Gibt es etwas, das Sie Ihrer Nachfolgerin, Ihrem Nachfolger gern mit auf dem Weg geben möchten?
Ich würde mir wünschen, dass der WEISSE RING den eingeschlagenen Weg weitergeht, etwa im Bereich der Öffentlichkeitsarbeit. Dass immer wieder nach neuen Themen geforscht wird, die den Opfern zugutekommen. Ich wäre auch sehr dafür, dass wir Themen wie die soziale Ungerechtigkeit, über die wir beim Opferentschädigungsgesetz gesprochen haben, wissenschaftlich aufbereiten. Auf der anderen Seite war es für mich eine wichtige Erkenntnis, dass ein ehrenamtlicher Verein keine Behörde ist, wo von oben nach unten eine Weisung erteilt werden kann. Jeder ehrenamtliche Mitarbeiter gibt uns seine Freizeit, sein Engagement, das müssen wir zuerst einmal anerkennen. Das Ziel kann deshalb nicht Kontrolle sein, sondern Integrität. Ich glaube, dass es der entscheidende Weg ist, die Werte des Vereins, seine Kultur stetig weiterzuentwickeln, um zu dieser Form der Integrität zu kommen.

━━━━━━━━━━━━━━━━

Entnimm dem Text wortgetreu den Abschnitt zwischen „Ich würde mir“ und „Integrität zu kommen.“, beide eingeschlossen. Die Datensätze stehen für sich und haben mit dem Text nichts zu tun.

━━━━━━━━━━━━━━━━

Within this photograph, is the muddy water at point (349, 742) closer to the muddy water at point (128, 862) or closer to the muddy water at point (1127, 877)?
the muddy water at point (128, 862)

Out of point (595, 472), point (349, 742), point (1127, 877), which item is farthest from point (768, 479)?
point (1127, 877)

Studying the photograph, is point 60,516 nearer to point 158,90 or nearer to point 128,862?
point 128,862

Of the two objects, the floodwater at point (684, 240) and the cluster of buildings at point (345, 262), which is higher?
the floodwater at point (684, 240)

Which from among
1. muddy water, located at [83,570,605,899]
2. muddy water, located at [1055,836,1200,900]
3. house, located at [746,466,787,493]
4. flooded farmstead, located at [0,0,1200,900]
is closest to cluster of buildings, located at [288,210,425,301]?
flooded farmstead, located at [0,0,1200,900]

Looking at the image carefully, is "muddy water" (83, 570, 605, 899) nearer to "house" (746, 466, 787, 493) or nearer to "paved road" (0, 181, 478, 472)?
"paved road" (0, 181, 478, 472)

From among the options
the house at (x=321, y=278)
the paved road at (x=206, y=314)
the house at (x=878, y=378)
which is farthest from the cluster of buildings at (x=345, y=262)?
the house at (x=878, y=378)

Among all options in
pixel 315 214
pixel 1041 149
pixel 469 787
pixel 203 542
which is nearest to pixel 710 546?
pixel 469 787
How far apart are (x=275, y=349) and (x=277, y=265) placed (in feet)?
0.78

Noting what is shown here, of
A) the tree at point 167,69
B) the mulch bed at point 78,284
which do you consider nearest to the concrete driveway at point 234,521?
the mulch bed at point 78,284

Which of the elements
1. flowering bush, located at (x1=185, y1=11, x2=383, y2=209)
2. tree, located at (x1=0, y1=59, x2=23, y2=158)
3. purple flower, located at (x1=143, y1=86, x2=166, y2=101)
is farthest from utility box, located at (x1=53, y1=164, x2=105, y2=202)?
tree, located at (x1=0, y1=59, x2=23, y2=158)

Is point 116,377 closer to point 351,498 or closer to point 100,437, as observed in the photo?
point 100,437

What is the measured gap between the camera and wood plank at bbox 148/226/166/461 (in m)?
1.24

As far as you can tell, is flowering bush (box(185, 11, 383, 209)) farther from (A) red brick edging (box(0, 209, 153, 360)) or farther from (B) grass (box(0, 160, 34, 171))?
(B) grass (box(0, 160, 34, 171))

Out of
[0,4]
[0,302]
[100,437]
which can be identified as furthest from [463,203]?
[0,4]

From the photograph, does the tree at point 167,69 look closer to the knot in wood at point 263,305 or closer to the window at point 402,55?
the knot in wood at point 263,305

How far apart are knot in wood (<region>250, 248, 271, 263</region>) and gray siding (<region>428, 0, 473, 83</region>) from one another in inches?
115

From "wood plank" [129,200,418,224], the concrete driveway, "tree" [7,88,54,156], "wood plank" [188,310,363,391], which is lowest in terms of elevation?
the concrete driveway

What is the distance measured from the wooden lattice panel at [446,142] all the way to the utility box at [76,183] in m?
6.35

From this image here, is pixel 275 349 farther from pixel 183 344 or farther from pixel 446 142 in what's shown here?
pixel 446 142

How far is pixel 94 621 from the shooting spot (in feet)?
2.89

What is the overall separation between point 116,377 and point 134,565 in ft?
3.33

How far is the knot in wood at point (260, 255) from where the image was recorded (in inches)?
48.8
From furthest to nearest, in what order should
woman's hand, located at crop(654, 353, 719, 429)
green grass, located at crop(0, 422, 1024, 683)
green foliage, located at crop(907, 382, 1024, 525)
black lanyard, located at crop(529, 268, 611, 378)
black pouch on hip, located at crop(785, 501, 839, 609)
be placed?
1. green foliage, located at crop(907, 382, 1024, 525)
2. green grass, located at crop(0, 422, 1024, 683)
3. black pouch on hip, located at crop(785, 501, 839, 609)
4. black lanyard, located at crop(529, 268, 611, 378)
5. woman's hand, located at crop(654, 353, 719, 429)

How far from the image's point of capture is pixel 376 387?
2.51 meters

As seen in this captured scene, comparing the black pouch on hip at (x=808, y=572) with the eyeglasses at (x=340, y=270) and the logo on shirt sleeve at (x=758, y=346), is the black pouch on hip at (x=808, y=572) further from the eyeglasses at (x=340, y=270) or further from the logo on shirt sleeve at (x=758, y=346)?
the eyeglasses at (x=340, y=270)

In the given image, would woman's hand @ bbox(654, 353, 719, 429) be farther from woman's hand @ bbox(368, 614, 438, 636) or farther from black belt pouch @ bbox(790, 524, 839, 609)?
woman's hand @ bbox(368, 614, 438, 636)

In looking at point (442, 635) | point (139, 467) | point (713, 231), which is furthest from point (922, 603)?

━━━━━━━━━━━━━━━━

> Lösung:
Ich würde mir wünschen, dass der WEISSE RING den eingeschlagenen Weg weitergeht, etwa im Bereich der Öffentlichkeitsarbeit. Dass immer wieder nach neuen Themen geforscht wird, die den Opfern zugutekommen. Ich wäre auch sehr dafür, dass wir Themen wie die soziale Ungerechtigkeit, über die wir beim Opferentschädigungsgesetz gesprochen haben, wissenschaftlich aufbereiten. Auf der anderen Seite war es für mich eine wichtige Erkenntnis, dass ein ehrenamtlicher Verein keine Behörde ist, wo von oben nach unten eine Weisung erteilt werden kann. Jeder ehrenamtliche Mitarbeiter gibt uns seine Freizeit, sein Engagement, das müssen wir zuerst einmal anerkennen. Das Ziel kann deshalb nicht Kontrolle sein, sondern Integrität. Ich glaube, dass es der entscheidende Weg ist, die Werte des Vereins, seine Kultur stetig weiterzuentwickeln, um zu dieser Form der Integrität zu kommen.